Saturday, March 04, 2006

Why Sex Is Good (and not for the obvious reasons)

A new paper in Nature helps explain why sex is so ubiquitous.

The existence of sexual reproduction is one of the great mysteries of evolutionary biology. It’s widespread, but there is no consensus on what benefits it confers over asexual reproduction, which seems to be a perfectly respectable way to go about reproducing (there are many asexual species, and some species have even gone from sexual to asexual reproduction). This is not for want of candidate explanations — it is just very difficult to get the relevant evidence to adjudicate between to competing theories (1). A recently published paper in Nature, from Ricardo Azevedo and colleagues, now provides some clues to explain the conundrum of sex.

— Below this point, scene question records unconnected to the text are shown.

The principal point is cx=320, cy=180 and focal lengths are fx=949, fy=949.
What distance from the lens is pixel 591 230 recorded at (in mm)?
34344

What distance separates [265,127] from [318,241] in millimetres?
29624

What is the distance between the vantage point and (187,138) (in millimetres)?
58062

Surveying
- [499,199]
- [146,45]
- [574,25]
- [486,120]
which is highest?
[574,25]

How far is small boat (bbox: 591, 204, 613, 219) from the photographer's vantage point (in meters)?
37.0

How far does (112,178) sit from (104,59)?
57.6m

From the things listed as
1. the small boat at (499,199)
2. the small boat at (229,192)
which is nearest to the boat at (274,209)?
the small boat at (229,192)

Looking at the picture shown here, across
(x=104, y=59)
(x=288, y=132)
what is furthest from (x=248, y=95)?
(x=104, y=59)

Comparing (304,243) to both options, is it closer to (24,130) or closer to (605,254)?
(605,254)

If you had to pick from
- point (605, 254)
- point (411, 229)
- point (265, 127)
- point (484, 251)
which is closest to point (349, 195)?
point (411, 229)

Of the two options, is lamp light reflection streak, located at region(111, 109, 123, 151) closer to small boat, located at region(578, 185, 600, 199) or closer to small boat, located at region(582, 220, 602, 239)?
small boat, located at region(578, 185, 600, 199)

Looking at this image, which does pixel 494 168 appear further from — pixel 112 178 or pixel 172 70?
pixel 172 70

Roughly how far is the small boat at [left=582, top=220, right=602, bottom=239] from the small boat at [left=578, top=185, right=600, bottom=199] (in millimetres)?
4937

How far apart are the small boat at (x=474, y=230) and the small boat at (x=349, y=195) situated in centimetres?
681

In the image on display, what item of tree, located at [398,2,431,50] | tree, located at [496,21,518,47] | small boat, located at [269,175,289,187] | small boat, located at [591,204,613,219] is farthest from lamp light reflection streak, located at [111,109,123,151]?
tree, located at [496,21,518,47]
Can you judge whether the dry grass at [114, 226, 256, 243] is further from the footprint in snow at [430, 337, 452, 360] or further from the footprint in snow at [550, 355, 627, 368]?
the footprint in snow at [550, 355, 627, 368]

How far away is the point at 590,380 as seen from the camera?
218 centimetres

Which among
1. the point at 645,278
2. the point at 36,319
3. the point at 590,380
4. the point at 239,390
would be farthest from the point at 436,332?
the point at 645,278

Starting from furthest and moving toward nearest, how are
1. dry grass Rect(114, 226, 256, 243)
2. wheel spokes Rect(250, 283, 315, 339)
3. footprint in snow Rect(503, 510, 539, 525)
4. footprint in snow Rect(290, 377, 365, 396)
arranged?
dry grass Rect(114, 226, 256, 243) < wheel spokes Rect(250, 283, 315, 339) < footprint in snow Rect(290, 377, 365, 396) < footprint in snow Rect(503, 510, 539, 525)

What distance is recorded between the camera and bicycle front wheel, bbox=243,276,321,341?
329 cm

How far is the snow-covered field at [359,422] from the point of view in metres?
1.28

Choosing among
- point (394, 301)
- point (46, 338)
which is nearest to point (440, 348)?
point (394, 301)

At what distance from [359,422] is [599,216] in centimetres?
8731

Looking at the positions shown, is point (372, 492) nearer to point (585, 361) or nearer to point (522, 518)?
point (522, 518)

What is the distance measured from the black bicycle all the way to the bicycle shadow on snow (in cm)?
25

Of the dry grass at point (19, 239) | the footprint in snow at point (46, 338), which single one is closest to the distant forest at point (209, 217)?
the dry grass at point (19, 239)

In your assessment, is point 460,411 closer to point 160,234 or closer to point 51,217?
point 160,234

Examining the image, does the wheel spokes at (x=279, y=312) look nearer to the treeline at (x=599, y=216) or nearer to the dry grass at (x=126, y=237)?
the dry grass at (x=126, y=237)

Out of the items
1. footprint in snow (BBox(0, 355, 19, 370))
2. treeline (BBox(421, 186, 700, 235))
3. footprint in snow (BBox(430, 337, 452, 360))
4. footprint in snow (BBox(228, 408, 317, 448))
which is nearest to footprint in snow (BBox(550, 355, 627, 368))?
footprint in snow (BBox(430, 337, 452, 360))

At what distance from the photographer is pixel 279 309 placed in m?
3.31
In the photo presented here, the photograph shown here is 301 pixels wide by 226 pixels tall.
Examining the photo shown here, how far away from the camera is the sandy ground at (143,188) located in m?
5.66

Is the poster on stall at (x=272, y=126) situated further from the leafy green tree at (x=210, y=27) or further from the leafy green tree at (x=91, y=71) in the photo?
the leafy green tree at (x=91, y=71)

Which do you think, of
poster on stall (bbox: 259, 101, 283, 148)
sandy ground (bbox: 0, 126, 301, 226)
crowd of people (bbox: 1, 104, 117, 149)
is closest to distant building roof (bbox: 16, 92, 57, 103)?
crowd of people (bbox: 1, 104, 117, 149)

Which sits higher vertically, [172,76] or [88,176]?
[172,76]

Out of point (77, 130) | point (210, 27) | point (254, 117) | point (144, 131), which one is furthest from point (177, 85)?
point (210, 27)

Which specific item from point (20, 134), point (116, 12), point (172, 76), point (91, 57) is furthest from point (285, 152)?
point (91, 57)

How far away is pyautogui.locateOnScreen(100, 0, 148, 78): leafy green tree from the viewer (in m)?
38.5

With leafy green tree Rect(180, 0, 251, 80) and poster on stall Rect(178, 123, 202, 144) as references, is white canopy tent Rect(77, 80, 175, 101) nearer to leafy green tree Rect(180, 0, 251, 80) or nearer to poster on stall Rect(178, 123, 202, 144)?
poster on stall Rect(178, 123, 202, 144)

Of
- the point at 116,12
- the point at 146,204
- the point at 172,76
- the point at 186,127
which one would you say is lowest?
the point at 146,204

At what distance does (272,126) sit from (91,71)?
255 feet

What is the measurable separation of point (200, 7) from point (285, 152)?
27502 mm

So why is sex such a puzzle? In the 1970s, John Maynard Smith and George C. Williams independently explored the problems posed by sex, which Maynard Smith summed up as the ‘twofold cost of sex’. Jeremy Cherfas and John Gribbin have summarised the problem like this:
[I]magine a population of male and female animals happily reproducing by means of sex…Now imagine that a mutant female arises, that is, one who differs genetically from the bulk of the population. She can do without males and still have young. Her offspring will all be female who, like their mother, can reproduce without the help of males, by a process called parthenogenesis (from the Greek for virgin birth). Because she does not produce males, such a female would have twice as many daughters as the other females; and because only daughters put much effort into raising offspring the mutation would spread very rapidly indeed. Within a very few generations all the females will be asexual. There is the cost of sons, dramatically brought out into the open: they halve a female’s capacity to reproduce.
This drives home the message that females that reproduce parthenogenetically (or asexually) and produce more parthenogenetic females will, other things being equal, push out sexual reproducers. But the idea that sex halves a “female’s capacity to reproduce” is perhaps worth expanding on, as phrased like that it might be misleading.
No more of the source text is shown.